%%

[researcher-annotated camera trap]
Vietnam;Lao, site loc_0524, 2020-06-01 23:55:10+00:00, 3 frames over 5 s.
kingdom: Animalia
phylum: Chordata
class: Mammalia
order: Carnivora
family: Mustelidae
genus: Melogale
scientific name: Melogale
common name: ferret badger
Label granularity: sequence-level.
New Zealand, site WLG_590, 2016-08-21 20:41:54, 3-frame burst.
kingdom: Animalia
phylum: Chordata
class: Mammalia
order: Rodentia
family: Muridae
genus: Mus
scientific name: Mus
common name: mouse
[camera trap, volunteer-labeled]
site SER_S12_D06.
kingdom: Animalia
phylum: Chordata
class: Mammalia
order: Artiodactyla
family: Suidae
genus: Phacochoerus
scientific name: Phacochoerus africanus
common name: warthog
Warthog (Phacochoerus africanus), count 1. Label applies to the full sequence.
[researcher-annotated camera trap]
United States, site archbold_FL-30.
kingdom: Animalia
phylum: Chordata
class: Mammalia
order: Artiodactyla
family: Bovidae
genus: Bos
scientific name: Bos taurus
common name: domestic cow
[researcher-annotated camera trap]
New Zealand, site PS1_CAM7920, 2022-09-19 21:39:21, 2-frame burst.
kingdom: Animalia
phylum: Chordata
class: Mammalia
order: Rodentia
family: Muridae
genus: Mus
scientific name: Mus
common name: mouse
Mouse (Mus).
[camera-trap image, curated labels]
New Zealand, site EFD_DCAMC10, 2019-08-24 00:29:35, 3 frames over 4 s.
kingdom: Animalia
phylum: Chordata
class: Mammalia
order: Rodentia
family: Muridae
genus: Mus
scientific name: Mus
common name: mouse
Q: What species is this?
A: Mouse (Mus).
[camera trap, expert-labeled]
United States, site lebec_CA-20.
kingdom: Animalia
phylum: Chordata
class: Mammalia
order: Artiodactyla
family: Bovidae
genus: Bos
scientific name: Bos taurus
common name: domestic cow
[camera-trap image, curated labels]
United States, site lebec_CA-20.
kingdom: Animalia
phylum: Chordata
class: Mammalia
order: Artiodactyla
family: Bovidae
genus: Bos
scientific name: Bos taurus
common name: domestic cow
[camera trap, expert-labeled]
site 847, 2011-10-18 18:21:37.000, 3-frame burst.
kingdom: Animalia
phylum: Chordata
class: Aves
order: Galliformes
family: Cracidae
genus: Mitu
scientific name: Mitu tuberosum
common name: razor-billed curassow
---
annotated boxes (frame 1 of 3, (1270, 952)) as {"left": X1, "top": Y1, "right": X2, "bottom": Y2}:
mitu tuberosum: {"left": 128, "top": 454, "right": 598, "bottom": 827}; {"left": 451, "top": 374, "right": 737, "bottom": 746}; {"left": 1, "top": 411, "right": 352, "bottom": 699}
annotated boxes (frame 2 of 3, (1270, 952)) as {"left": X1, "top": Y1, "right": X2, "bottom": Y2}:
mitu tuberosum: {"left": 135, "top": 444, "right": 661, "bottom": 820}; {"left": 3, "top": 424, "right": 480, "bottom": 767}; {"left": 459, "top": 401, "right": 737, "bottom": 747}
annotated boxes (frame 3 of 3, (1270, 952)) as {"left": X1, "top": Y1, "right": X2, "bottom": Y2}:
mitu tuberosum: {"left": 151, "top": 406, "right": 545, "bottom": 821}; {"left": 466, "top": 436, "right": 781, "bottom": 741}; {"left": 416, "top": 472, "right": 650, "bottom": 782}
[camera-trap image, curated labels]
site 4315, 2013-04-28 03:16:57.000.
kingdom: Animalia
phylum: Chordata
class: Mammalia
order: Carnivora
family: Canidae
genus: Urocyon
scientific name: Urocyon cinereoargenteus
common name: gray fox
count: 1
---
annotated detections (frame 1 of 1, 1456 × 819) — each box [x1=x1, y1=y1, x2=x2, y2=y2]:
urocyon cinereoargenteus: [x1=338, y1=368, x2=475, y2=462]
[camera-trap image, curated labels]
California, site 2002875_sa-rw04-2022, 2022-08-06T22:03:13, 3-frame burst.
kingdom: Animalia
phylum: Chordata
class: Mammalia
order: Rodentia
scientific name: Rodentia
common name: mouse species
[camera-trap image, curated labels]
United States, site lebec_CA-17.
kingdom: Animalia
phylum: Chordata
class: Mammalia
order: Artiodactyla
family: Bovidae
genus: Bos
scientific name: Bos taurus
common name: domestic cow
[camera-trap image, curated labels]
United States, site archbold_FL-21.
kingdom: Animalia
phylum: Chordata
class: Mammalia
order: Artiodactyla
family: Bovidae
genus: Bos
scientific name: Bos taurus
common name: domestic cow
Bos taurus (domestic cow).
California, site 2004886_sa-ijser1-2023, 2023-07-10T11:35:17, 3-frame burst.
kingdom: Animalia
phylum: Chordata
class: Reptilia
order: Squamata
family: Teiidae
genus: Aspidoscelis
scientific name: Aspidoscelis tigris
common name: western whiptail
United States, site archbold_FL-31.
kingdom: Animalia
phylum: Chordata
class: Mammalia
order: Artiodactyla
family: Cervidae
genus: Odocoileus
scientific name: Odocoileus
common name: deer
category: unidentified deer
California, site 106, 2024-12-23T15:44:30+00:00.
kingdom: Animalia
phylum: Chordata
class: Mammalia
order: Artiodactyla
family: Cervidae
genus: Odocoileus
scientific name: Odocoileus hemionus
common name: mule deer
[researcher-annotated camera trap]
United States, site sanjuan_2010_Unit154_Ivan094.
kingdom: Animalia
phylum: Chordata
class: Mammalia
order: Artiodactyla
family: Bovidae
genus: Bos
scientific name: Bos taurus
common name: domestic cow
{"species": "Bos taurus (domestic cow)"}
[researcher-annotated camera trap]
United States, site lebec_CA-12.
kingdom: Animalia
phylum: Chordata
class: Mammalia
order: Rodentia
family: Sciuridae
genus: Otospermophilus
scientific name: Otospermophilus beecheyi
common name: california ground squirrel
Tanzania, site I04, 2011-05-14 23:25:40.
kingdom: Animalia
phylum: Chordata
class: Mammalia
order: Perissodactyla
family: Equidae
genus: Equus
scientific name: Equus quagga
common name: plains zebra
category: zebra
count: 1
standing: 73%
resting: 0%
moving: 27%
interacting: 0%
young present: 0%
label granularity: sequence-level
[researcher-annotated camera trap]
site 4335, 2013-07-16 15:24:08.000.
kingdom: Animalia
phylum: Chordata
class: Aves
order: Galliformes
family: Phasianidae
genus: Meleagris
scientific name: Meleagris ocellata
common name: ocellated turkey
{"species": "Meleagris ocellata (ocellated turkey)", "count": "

%%

* _Problem_
Every line of the data above is to be repeated exactly.

* _Exercise solution_
[researcher-annotated camera trap]
Vietnam;Lao, site loc_0524, 2020-06-01 23:55:10+00:00, 3 frames over 5 s.
kingdom: Animalia
phylum: Chordata
class: Mammalia
order: Carnivora
family: Mustelidae
genus: Melogale
scientific name: Melogale
common name: ferret badger
Label granularity: sequence-level.
New Zealand, site WLG_590, 2016-08-21 20:41:54, 3-frame burst.
kingdom: Animalia
phylum: Chordata
class: Mammalia
order: Rodentia
family: Muridae
genus: Mus
scientific name: Mus
common name: mouse
[camera trap, volunteer-labeled]
site SER_S12_D06.
kingdom: Animalia
phylum: Chordata
class: Mammalia
order: Artiodactyla
family: Suidae
genus: Phacochoerus
scientific name: Phacochoerus africanus
common name: warthog
Warthog (Phacochoerus africanus), count 1. Label applies to the full sequence.
[researcher-annotated camera trap]
United States, site archbold_FL-30.
kingdom: Animalia
phylum: Chordata
class: Mammalia
order: Artiodactyla
family: Bovidae
genus: Bos
scientific name: Bos taurus
common name: domestic cow
[researcher-annotated camera trap]
New Zealand, site PS1_CAM7920, 2022-09-19 21:39:21, 2-frame burst.
kingdom: Animalia
phylum: Chordata
class: Mammalia
order: Rodentia
family: Muridae
genus: Mus
scientific name: Mus
common name: mouse
Mouse (Mus).
[camera-trap image, curated labels]
New Zealand, site EFD_DCAMC10, 2019-08-24 00:29:35, 3 frames over 4 s.
kingdom: Animalia
phylum: Chordata
class: Mammalia
order: Rodentia
family: Muridae
genus: Mus
scientific name: Mus
common name: mouse
Q: What species is this?
A: Mouse (Mus).
[camera trap, expert-labeled]
United States, site lebec_CA-20.
kingdom: Animalia
phylum: Chordata
class: Mammalia
order: Artiodactyla
family: Bovidae
genus: Bos
scientific name: Bos taurus
common name: domestic cow
[camera-trap image, curated labels]
United States, site lebec_CA-20.
kingdom: Animalia
phylum: Chordata
class: Mammalia
order: Artiodactyla
family: Bovidae
genus: Bos
scientific name: Bos taurus
common name: domestic cow
[camera trap, expert-labeled]
site 847, 2011-10-18 18:21:37.000, 3-frame burst.
kingdom: Animalia
phylum: Chordata
class: Aves
order: Galliformes
family: Cracidae
genus: Mitu
scientific name: Mitu tuberosum
common name: razor-billed curassow
---
annotated boxes (frame 1 of 3, (1270, 952)) as {"left": X1, "top": Y1, "right": X2, "bottom": Y2}:
mitu tuberosum: {"left": 128, "top": 454, "right": 598, "bottom": 827}; {"left": 451, "top": 374, "right": 737, "bottom": 746}; {"left": 1, "top": 411, "right": 352, "bottom": 699}
annotated boxes (frame 2 of 3, (1270, 952)) as {"left": X1, "top": Y1, "right": X2, "bottom": Y2}:
mitu tuberosum: {"left": 135, "top": 444, "right": 661, "bottom": 820}; {"left": 3, "top": 424, "right": 480, "bottom": 767}; {"left": 459, "top": 401, "right": 737, "bottom": 747}
annotated boxes (frame 3 of 3, (1270, 952)) as {"left": X1, "top": Y1, "right": X2, "bottom": Y2}:
mitu tuberosum: {"left": 151, "top": 406, "right": 545, "bottom": 821}; {"left": 466, "top": 436, "right": 781, "bottom": 741}; {"left": 416, "top": 472, "right": 650, "bottom": 782}
[camera-trap image, curated labels]
site 4315, 2013-04-28 03:16:57.000.
kingdom: Animalia
phylum: Chordata
class: Mammalia
order: Carnivora
family: Canidae
genus: Urocyon
scientific name: Urocyon cinereoargenteus
common name: gray fox
count: 1
---
annotated detections (frame 1 of 1, 1456 × 819) — each box [x1=x1, y1=y1, x2=x2, y2=y2]:
urocyon cinereoargenteus: [x1=338, y1=368, x2=475, y2=462]
[camera-trap image, curated labels]
California, site 2002875_sa-rw04-2022, 2022-08-06T22:03:13, 3-frame burst.
kingdom: Animalia
phylum: Chordata
class: Mammalia
order: Rodentia
scientific name: Rodentia
common name: mouse species
[camera-trap image, curated labels]
United States, site lebec_CA-17.
kingdom: Animalia
phylum: Chordata
class: Mammalia
order: Artiodactyla
family: Bovidae
genus: Bos
scientific name: Bos taurus
common name: domestic cow
[camera-trap image, curated labels]
United States, site archbold_FL-21.
kingdom: Animalia
phylum: Chordata
class: Mammalia
order: Artiodactyla
family: Bovidae
genus: Bos
scientific name: Bos taurus
common name: domestic cow
Bos taurus (domestic cow).
California, site 2004886_sa-ijser1-2023, 2023-07-10T11:35:17, 3-frame burst.
kingdom: Animalia
phylum: Chordata
class: Reptilia
order: Squamata
family: Teiidae
genus: Aspidoscelis
scientific name: Aspidoscelis tigris
common name: western whiptail
United States, site archbold_FL-31.
kingdom: Animalia
phylum: Chordata
class: Mammalia
order: Artiodactyla
family: Cervidae
genus: Odocoileus
scientific name: Odocoileus
common name: deer
category: unidentified deer
California, site 106, 2024-12-23T15:44:30+00:00.
kingdom: Animalia
phylum: Chordata
class: Mammalia
order: Artiodactyla
family: Cervidae
genus: Odocoileus
scientific name: Odocoileus hemionus
common name: mule deer
[researcher-annotated camera trap]
United States, site sanjuan_2010_Unit154_Ivan094.
kingdom: Animalia
phylum: Chordata
class: Mammalia
order: Artiodactyla
family: Bovidae
genus: Bos
scientific name: Bos taurus
common name: domestic cow
{"species": "Bos taurus (domestic cow)"}
[researcher-annotated camera trap]
United States, site lebec_CA-12.
kingdom: Animalia
phylum: Chordata
class: Mammalia
order: Rodentia
family: Sciuridae
genus: Otospermophilus
scientific name: Otospermophilus beecheyi
common name: california ground squirrel
Tanzania, site I04, 2011-05-14 23:25:40.
kingdom: Animalia
phylum: Chordata
class: Mammalia
order: Perissodactyla
family: Equidae
genus: Equus
scientific name: Equus quagga
common name: plains zebra
category: zebra
count: 1
standing: 73%
resting: 0%
moving: 27%
interacting: 0%
young present: 0%
label granularity: sequence-level
[researcher-annotated camera trap]
site 4335, 2013-07-16 15:24:08.000.
kingdom: Animalia
phylum: Chordata
class: Aves
order: Galliformes
family: Phasianidae
genus: Meleagris
scientific name: Meleagris ocellata
common name: ocellated turkey
{"species": "Meleagris ocellata (ocellated turkey)", "count": "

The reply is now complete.